Ермак еще оставался на поляне. Когда последние ряды его пятисотенной с лишком рати двинулись гуськом к реке под предводительством есаула Кольцо, он подозвал Никиту Пана и Волка и еще трех, остававшихся при конях, станичников и что-то приказал им. В один миг три молодых разбойника высекли огонь при помощи кремня и трута и, привязав пучки сухих листьев и хвороста к стволам старых деревьев, подожгли в нескольких местах место недавней стоянки.

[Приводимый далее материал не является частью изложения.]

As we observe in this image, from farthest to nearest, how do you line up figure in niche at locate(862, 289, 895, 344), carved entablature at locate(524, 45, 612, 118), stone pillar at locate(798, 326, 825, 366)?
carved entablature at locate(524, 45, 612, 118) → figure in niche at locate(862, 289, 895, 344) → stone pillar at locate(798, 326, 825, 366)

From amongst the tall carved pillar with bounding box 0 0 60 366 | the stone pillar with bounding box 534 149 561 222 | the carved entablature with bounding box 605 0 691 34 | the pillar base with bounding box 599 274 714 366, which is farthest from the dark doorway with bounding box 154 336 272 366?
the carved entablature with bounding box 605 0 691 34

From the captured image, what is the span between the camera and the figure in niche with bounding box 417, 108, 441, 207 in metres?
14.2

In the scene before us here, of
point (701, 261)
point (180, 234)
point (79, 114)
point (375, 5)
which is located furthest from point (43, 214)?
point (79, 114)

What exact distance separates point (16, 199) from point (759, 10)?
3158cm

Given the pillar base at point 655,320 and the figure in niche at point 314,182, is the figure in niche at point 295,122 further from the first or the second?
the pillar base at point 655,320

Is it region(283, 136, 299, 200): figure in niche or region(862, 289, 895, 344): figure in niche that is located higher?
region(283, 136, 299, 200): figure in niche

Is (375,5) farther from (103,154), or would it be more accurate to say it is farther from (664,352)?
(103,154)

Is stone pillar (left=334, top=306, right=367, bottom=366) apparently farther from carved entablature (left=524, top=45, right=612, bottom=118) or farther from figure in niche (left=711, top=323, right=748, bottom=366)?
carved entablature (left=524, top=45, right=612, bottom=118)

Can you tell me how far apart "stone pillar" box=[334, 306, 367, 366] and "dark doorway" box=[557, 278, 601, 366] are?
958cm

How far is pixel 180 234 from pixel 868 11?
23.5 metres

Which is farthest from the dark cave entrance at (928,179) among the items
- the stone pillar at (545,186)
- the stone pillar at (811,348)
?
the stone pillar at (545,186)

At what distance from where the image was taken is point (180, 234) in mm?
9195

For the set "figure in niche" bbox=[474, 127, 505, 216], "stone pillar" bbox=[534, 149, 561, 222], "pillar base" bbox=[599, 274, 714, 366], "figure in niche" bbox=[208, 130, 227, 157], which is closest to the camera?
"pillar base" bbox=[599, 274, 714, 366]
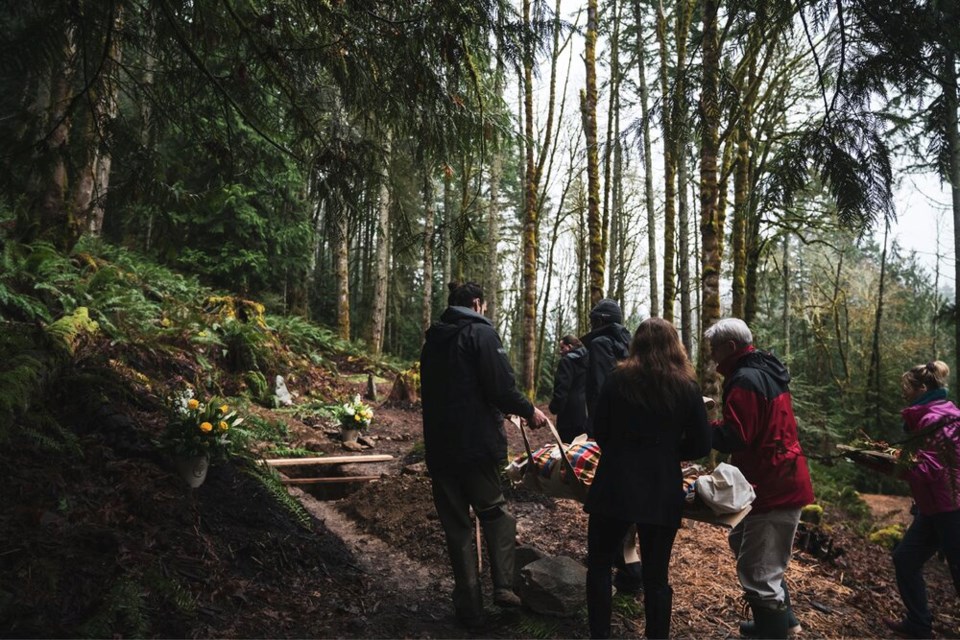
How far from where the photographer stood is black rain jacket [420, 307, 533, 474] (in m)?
3.33

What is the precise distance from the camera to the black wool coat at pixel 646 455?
2.76 m

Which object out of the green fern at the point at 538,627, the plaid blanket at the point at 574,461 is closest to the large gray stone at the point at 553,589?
the green fern at the point at 538,627

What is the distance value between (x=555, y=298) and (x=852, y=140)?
27656 millimetres

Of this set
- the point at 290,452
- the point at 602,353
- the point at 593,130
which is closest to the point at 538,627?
the point at 602,353

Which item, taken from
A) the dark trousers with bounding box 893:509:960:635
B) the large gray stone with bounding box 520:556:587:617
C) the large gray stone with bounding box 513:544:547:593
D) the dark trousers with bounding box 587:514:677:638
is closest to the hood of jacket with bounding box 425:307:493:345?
the dark trousers with bounding box 587:514:677:638

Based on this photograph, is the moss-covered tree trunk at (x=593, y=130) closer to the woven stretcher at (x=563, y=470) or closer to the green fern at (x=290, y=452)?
the green fern at (x=290, y=452)

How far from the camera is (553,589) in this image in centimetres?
348

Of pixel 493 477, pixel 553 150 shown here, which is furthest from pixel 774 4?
pixel 553 150

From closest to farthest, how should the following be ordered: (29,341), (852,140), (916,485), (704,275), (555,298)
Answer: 1. (852,140)
2. (916,485)
3. (29,341)
4. (704,275)
5. (555,298)

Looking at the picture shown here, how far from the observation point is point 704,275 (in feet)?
22.0

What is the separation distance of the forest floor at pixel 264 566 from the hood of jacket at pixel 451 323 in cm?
179

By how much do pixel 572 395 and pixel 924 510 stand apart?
264 centimetres

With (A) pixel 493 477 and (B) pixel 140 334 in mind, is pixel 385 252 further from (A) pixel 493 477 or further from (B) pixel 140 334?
(A) pixel 493 477

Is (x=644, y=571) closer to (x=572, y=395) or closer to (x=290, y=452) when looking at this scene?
(x=572, y=395)
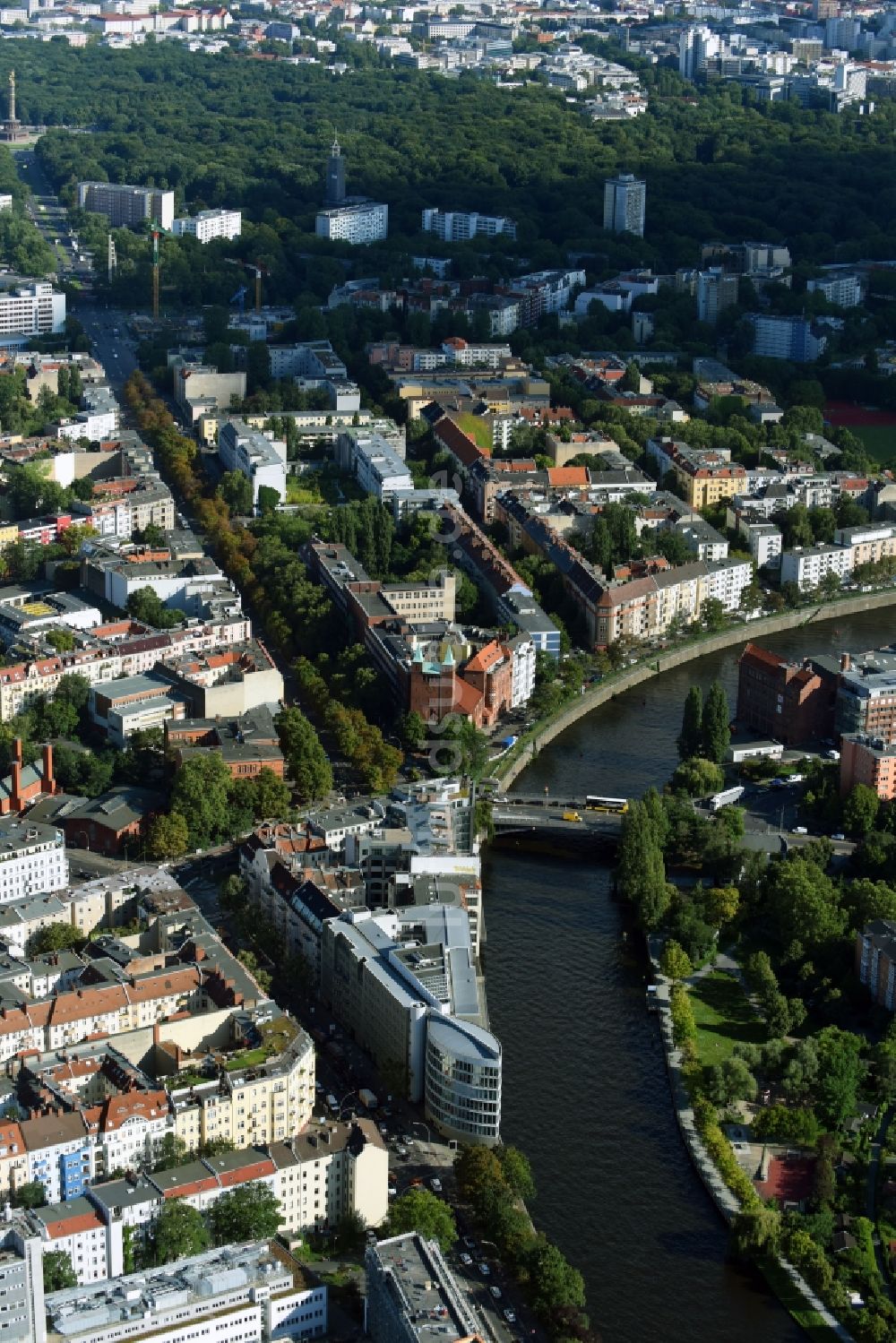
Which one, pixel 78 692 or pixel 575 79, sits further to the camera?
pixel 575 79

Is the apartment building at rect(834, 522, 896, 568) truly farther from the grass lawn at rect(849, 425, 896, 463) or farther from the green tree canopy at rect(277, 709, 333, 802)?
the green tree canopy at rect(277, 709, 333, 802)

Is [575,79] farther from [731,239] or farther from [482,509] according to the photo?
[482,509]

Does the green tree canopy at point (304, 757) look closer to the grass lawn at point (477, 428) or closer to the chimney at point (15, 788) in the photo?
the chimney at point (15, 788)

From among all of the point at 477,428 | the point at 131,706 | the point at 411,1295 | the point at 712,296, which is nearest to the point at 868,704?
the point at 131,706

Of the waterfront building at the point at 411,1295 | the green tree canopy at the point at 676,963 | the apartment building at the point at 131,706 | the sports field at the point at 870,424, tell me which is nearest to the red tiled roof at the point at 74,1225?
the waterfront building at the point at 411,1295

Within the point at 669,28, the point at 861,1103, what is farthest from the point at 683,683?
the point at 669,28
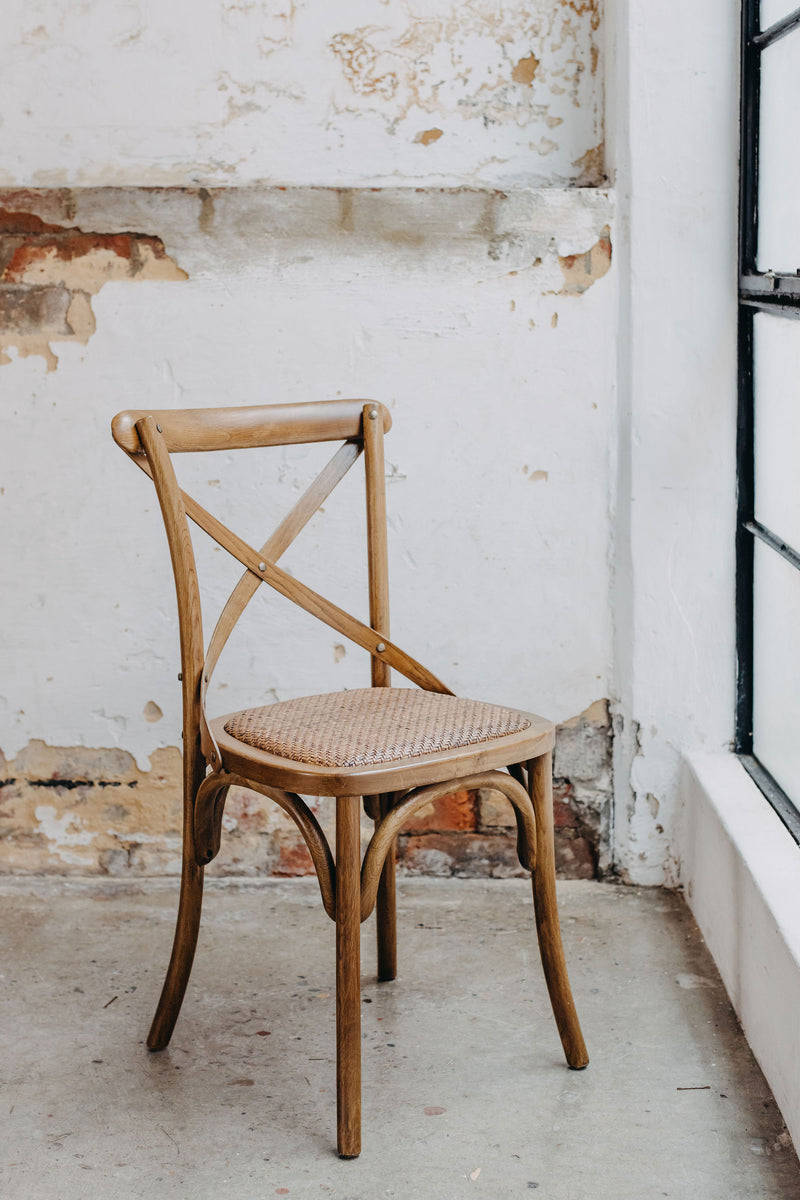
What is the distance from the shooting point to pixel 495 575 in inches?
92.9

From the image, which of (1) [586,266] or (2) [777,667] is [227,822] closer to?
(2) [777,667]

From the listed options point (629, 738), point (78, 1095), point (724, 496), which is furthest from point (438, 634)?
point (78, 1095)

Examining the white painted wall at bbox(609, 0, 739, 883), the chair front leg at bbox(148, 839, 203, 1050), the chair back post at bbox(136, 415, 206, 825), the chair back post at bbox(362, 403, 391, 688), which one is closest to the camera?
the chair back post at bbox(136, 415, 206, 825)

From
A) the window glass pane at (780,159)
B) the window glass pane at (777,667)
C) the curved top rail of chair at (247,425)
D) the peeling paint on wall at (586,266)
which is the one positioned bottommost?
the window glass pane at (777,667)

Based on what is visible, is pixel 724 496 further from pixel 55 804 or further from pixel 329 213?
pixel 55 804

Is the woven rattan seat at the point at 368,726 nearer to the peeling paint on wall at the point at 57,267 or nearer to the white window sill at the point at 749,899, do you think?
the white window sill at the point at 749,899

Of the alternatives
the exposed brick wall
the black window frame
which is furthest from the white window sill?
the exposed brick wall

Лошади при виде пламени зафыркали, затопали копытами, дико поводя испуганными глазами. Один из станичников взмахнул по воздуху нагайкой; они взвились на дыбы и с диким ржанием понеслись, обезумев, в самую чащу, минуя пылающие древесные столбы.
— Лихо! Ой лихо! — блеснув глазами, крикнул Ермак и, махнув оставшимся станичникам следовать за ним, быстрыми шагами направился к реке догонять свою дружину.
За ним поспешили и остальные.
В ту же минуту открылась самодельная дверь шалаша, и на ее пороге появился Матвей Мещеряк с тяжелой ношей в руках, бережно завернутой полами кафтана.
Глава 5
НЕДУЖНЫЙ
Ночь… Тьма кромешная заволокла густые заросли Поволжских лесов.
Мрак спустился по берегу. Но на реке светло. Серебряный месяц сияет во всю… Плавленым серебром в этом сиянии кажется Волга. Где-то далеко плачет в тростниках какая-то ночная птица. Глухо шуршит осока. В высоких камышах чувствуется жизнь. Они то низко склоняются к серебряной воде, то гордо выпрямляются, точно тянутся навстречу лунному сиянию. От месяца по реке идет дорожка. Она как будто манит, зовет к себе…
Низко еще раз наклонились камыши, и из чащи их выплывает струг. За ним второй, третий, четвертый… Целая флотилия стругов, целая вереница их. Вот миновали тенью покрытые места и въехали в серебряную дорожку. На носу передовой лодки, весь облитый прихотливым сиянием месяца, точно статуя, вылитая из серебра, стоит Ермак. Как зачарованный смотрит атаман на месяц, а мысли докучным роем носятся в его голове. Которые сутки почти вровень с ними, берегом только, идут царские дружины. Будь он со своими молодцами на берегу, то давно бы нагнали и похватали их государевы ратники. Да только ошиблись. Не так-то глупы они, чтоб попасться впросак.
И невдомек воеводам царя Ивана, что скользят его, Ермака, ребята почти рядом с ними, скрытые только камышами да ночною тьмою.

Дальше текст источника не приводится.